Ardent Health Services is owned by private equity funds managed by Welsh, Carson, Anderson & Stowe. Based in Nashville, Tennessee, Ardent Health Services and its subsidiaries own and operate leading health systems in major markets in the U.S. Ardent Health Services currently generates approximately $2 billion in annual revenues with over 50 percent of its revenue derived from commercial (private) payors.
Concurrent with the closing of the transaction, Ventas intends to separate Ardent Health Services’ hospital operations from its owned real estate and sell the hospital operations to one or more newly formed entities (collectively, “Ardent”) owned by current management of Ardent Health Services, other equity sources, and up to 9.9 percent owned by Ventas. Ventas and Ardent will enter into pre-agreed long-term triple-net leases with an expected going in cash yield exceeding 7 percent and annual escalators estimated at 2.5 percent. The EBITDARM to rent coverage ratio for the purchased facilities is expected to be approximately 2.9x in year one.

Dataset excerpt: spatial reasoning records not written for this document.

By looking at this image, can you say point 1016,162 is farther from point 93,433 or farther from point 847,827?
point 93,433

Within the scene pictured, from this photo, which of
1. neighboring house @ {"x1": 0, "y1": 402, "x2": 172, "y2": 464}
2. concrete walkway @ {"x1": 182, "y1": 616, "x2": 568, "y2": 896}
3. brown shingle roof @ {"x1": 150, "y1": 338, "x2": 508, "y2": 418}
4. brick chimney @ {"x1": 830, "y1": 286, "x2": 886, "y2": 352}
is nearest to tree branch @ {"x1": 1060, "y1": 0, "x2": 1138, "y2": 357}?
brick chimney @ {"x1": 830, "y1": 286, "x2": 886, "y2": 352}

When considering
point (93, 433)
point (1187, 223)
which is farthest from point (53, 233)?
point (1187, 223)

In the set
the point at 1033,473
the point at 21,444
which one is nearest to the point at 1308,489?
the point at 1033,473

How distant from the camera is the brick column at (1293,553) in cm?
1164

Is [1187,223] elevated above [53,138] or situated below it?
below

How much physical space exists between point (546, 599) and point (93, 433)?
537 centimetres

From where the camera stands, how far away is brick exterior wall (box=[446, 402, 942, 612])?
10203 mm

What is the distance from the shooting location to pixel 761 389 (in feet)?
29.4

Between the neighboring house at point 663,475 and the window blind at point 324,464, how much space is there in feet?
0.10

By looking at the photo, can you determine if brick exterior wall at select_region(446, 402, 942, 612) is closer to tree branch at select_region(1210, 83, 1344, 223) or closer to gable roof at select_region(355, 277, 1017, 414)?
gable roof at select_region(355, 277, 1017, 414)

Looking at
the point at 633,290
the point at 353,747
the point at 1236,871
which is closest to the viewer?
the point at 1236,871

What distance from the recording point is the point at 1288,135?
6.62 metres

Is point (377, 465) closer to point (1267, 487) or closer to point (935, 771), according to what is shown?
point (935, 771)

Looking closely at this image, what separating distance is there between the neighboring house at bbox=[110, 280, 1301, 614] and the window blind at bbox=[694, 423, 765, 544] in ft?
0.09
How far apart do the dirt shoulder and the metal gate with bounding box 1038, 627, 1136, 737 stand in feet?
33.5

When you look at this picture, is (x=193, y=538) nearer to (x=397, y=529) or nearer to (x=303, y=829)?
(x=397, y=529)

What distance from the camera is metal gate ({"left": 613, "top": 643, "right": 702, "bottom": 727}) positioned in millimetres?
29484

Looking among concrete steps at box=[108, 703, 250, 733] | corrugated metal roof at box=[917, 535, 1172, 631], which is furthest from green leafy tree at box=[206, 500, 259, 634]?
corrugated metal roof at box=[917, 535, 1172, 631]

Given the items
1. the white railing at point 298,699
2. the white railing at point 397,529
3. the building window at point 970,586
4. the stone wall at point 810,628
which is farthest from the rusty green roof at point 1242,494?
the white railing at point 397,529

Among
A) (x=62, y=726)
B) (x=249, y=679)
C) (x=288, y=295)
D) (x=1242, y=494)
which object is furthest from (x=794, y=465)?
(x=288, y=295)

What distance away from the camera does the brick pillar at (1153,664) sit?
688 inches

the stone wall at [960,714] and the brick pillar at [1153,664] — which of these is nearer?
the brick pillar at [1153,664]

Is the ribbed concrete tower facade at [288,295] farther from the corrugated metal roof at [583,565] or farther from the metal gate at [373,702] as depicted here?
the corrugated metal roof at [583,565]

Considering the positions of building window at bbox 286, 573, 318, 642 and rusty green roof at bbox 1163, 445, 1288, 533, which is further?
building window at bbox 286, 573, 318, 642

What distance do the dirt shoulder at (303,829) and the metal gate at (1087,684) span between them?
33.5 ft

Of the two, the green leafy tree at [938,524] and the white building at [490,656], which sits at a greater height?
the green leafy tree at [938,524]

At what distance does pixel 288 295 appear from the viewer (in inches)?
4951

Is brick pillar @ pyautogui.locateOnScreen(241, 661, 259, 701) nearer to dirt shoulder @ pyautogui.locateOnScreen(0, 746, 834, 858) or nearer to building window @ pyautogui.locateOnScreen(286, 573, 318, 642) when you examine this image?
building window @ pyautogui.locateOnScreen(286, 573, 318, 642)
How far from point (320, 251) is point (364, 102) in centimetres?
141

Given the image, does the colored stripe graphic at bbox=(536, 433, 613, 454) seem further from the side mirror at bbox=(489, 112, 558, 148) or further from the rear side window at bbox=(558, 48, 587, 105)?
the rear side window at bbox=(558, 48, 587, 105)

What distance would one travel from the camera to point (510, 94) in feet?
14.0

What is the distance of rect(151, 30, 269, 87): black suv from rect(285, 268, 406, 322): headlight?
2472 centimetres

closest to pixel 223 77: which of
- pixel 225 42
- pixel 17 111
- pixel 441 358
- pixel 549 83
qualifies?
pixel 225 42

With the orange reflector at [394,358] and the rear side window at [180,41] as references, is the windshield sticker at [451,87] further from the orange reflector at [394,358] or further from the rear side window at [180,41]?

Ventas will own ten high-quality hospitals (and related real estate) operated by Ardent under the names BSA Health System in Amarillo, Texas, Hillcrest HealthCare System in Tulsa, Oklahoma and Lovelace Health System in Albuquerque, New Mexico. These assets include acute care, heart, rehab and women’s health hospitals, comprising approximately 3.2 million square feet and 2,045 beds.
“This transaction builds upon our excellent track record of executing innovative and value-creating opportunities, and solidifies our leadership position in healthcare real estate,” said Ventas Chairman and Chief Executive Officer Debra A. Cafaro. “The addition of Ardent’s platform, which includes high-quality assets with significant market share in three key markets, and a highly-regarded hospital management team, creates a strong avenue for growth in the attractive hospital real estate market. The transaction also increases our diversification by property type and operator. We look forward to partnering with Ardent’s seasoned management team as a best-in-class operator to grow its business.”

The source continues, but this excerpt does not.